Para além de A loteria, as histórias de Shirley nasciam do cotidiano e navegavam por diversos aspectos da ficção, revelando a fina membrana entre o real e o imaginário. Escreveu seis romances, duas memórias e mais de 200 contos, dentre quais 24 estão reunidos em A loteria e outros contos, única coletânea publicada enquanto Shirley Jackson ainda estava viva.
Escrever na década de 1950 tinha limitações. Jackson, que cuidava do lar e de quatro filhos, trabalhou um gênero literário muitas vezes associado a homens, o que implicava driblar convenções de gênero.
Essa realidade não passava impune às críticas de Jackson, refletidas em suas histórias como questionamentos — mais ou menos sutis — aos papéis de gênero da época. As demandas por romper padrões sociais, rejeitando o papel tradicional da mulher e buscando liberdade sexual e autonomia, só surgiram uma década depois, entre os anos 1960 e 1970, com a segunda onda do feminismo nos Estados Unidos.
O tempo que Shirley passava reclusa no lar certamente afetou sua escrita. Ao driblar os afazeres domésticos para escrever, os contornos da casa ocuparam espaço em suas histórias: como em A assombração da Casa da Colina (1959) ou em Sempre vivemos no castelo (1962), suas personagens estão inseridas em grandes lugares mal-assombrados, mas nem por isso menos claustrofóbicos.
Enquanto somos sondados por manifestações fantasmagóricas, Shirley nos guia por um labirinto sombrio de medo e suspense onde tudo parece familiar, até adquirir traços tão perturbadores que apenas poderiam pertencer ao âmbito sobrenatural. O ambiente doméstico deixa de representar somente o isolamento e passa a refletir medos, fragilidades e angústias dos personagens, fazendo-os questionar a própria sanidade.

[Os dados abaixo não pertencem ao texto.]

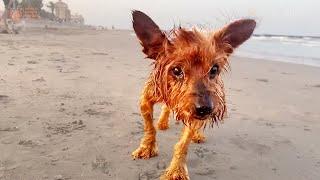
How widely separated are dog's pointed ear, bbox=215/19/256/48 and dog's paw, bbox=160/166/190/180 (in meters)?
1.11

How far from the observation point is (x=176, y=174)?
13.0ft

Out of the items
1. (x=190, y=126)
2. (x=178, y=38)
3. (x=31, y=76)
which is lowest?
(x=31, y=76)

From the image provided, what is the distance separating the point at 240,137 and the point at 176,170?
1.53 meters

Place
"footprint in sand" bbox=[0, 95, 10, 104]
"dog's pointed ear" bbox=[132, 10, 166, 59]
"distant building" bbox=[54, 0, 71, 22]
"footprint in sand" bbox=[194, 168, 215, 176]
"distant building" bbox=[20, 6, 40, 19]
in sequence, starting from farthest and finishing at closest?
1. "distant building" bbox=[54, 0, 71, 22]
2. "distant building" bbox=[20, 6, 40, 19]
3. "footprint in sand" bbox=[0, 95, 10, 104]
4. "footprint in sand" bbox=[194, 168, 215, 176]
5. "dog's pointed ear" bbox=[132, 10, 166, 59]

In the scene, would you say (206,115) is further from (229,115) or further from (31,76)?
(31,76)

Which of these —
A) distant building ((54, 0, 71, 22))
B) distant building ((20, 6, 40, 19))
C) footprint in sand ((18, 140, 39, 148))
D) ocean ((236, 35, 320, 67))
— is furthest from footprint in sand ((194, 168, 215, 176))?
distant building ((54, 0, 71, 22))

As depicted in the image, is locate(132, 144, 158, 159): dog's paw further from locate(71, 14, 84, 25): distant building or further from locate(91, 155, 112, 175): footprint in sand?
locate(71, 14, 84, 25): distant building

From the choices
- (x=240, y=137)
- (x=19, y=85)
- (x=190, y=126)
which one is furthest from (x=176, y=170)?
(x=19, y=85)

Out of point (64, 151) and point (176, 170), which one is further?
point (64, 151)

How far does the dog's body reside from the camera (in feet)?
11.6

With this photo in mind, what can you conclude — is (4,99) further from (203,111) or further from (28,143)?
(203,111)

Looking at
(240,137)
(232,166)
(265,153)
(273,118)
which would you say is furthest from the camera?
(273,118)

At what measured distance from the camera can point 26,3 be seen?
155 ft

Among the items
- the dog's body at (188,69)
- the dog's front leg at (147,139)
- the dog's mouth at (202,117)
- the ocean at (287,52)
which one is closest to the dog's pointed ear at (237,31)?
the dog's body at (188,69)
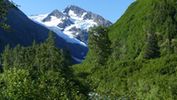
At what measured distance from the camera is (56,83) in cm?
5297

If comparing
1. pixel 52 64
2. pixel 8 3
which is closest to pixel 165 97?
pixel 8 3

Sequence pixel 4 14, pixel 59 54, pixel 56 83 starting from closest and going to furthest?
pixel 4 14, pixel 56 83, pixel 59 54

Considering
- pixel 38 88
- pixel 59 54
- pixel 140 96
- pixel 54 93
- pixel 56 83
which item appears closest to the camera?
pixel 38 88

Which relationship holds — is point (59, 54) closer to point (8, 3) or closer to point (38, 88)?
point (38, 88)

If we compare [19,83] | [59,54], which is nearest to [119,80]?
[59,54]

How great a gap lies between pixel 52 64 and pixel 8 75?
5222 inches

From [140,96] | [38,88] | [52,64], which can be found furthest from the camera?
[52,64]

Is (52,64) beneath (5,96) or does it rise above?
beneath

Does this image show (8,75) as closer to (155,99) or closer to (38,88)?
(38,88)

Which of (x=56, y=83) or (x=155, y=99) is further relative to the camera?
(x=155, y=99)

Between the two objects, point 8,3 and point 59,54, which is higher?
point 8,3

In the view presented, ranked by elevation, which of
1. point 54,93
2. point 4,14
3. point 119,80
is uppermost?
point 4,14

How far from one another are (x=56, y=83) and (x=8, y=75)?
11.0 m

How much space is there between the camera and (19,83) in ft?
134
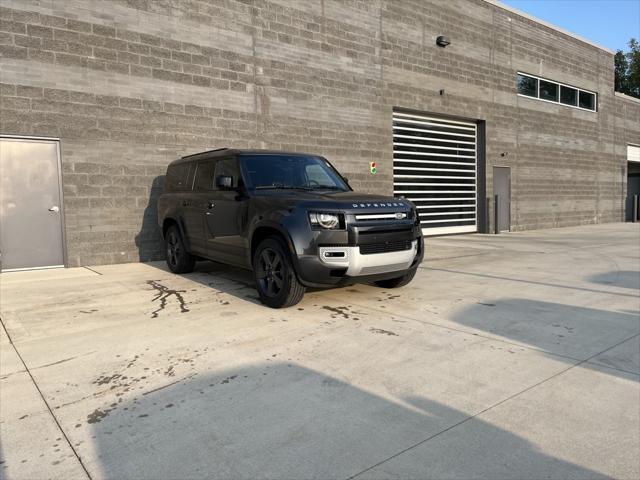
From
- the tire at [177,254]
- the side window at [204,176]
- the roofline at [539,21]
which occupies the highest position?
the roofline at [539,21]

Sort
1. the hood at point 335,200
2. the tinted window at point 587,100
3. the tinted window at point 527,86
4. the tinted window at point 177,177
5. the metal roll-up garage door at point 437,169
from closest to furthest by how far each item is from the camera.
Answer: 1. the hood at point 335,200
2. the tinted window at point 177,177
3. the metal roll-up garage door at point 437,169
4. the tinted window at point 527,86
5. the tinted window at point 587,100

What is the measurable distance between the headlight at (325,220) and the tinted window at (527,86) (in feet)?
53.7

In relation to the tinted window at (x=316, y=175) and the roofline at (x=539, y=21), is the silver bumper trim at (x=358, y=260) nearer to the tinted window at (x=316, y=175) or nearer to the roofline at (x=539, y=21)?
the tinted window at (x=316, y=175)

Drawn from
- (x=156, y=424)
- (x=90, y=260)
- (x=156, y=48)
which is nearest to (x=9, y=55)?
(x=156, y=48)

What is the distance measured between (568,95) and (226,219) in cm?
2027

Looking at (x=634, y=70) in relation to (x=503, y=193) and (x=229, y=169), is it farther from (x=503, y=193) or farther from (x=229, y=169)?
(x=229, y=169)

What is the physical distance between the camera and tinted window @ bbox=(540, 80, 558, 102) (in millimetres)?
19812

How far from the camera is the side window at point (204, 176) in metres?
7.10

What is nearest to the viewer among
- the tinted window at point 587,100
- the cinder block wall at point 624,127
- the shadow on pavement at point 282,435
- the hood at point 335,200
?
the shadow on pavement at point 282,435

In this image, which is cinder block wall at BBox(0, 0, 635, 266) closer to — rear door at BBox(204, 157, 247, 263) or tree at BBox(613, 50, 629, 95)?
rear door at BBox(204, 157, 247, 263)

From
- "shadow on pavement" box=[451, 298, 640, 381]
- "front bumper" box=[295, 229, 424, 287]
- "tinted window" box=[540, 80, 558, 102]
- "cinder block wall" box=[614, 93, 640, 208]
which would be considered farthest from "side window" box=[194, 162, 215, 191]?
"cinder block wall" box=[614, 93, 640, 208]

"A história de casa mal-assombrada mais próxima da perfeição que eu já li."
Stephen King
Na segunda metade do século XX, a psicanálise atingia seu ápice, aproximando-se de campos como arte e literatura e impactando significativamente a obra de Jackson. O cotidiano assombroso da autora ganhou contornos ainda mais macabros ao incorporar conceitos idealizados por Freud alguns anos antes. O homem da forca (1951), seu segundo romance, narra uma história assombrosa sobre loucura e obsessão por meio de uma personagem que teme a própria consciência. Aos poucos, torna-se difícil saber onde termina a realidade e onde começa sua sombria alucinação.

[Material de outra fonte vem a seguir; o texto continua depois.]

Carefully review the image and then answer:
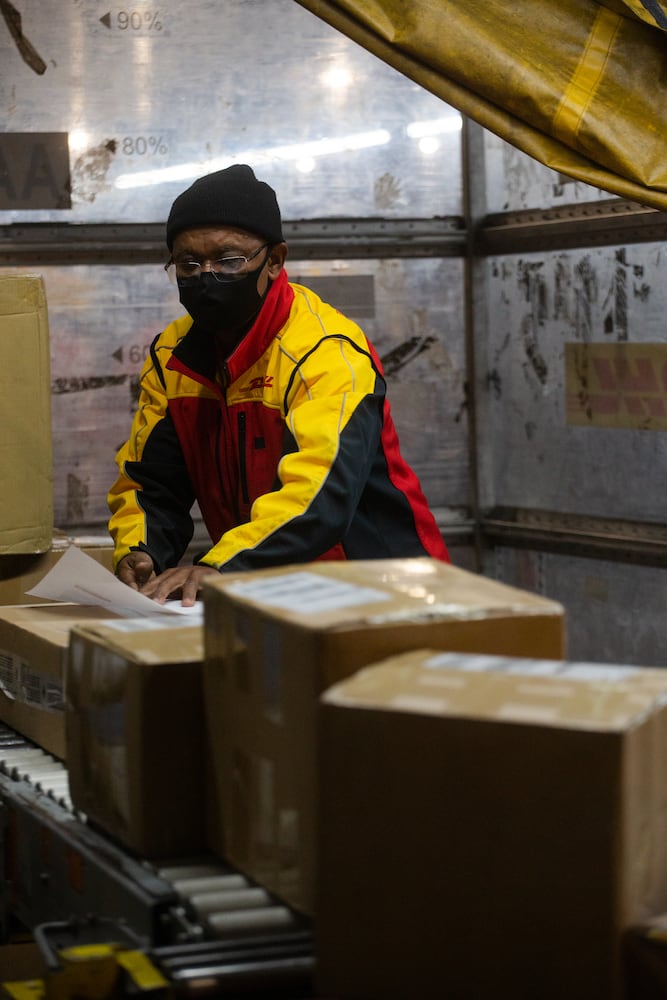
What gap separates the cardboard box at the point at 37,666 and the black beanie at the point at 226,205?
113 centimetres

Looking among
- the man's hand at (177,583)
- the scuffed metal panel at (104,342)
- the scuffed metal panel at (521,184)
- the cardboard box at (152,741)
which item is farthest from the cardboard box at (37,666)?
the scuffed metal panel at (521,184)

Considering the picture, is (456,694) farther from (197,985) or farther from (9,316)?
(9,316)

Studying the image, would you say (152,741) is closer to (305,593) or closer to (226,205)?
(305,593)

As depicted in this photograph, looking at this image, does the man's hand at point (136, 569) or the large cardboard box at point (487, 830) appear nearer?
the large cardboard box at point (487, 830)

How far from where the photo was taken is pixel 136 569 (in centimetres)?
356

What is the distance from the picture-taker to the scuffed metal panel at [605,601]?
5762 mm

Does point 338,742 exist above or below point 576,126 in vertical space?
below

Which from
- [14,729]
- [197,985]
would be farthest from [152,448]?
[197,985]

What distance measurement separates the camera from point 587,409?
5.97 m

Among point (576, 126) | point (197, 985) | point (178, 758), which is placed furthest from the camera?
point (576, 126)

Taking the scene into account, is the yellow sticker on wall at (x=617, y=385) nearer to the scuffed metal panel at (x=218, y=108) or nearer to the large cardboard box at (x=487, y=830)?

O fascínio de Shirley pela mente humana aparece mais uma vez em 1954, quando a autora publica O ninho do pássaro, obra inédita no Brasil, lançada pela editora Alfaguara, com tradução de Débora Landsberg. Com dores de cabeça e lapsos de memória, a protagonista deste livro vive num casarão excêntrico e frequentemente questiona a própria realidade, já que começa a ser perseguida por suas diferentes personalidades. A história se desdobra a partir do termo "estranho familiar", cunhado por Freud, que se refere a algo que, embora familiar, evoca sentimentos de estranhamento, medo ou desconforto, sensação que permeia toda a obra de Shirley Jackson.
"Os contos de Shirley Jackson estão entre os mais assustadores já escritos."
Donna Tartt
Usar um gênero literário subjugado para questionar o conformismo social diante das tradições no meio do século XX fez Shirley Jackson entrar para a história. A autora expôs os horrores do comportamento humano e tornou-os equivalentes às entidades perversas do mundo sobrenatural, indistinguíveis entre si na familiaridade do cotidiano.
Tão atuais como na época que foram escritas, as críticas de Shirley devolvem o fôlego de mulheres deslocadas e ansiosas, sufocadas por normas sociais, nos interiores de casas mal-assombradas que parecem ter vida própria. Este texto é um convite, mas também um aviso, para se aventurar pela obra da “rainha do terror”: mesmo abrindo as portas com calma, essas histórias são tão intensas que é impossível sair ileso.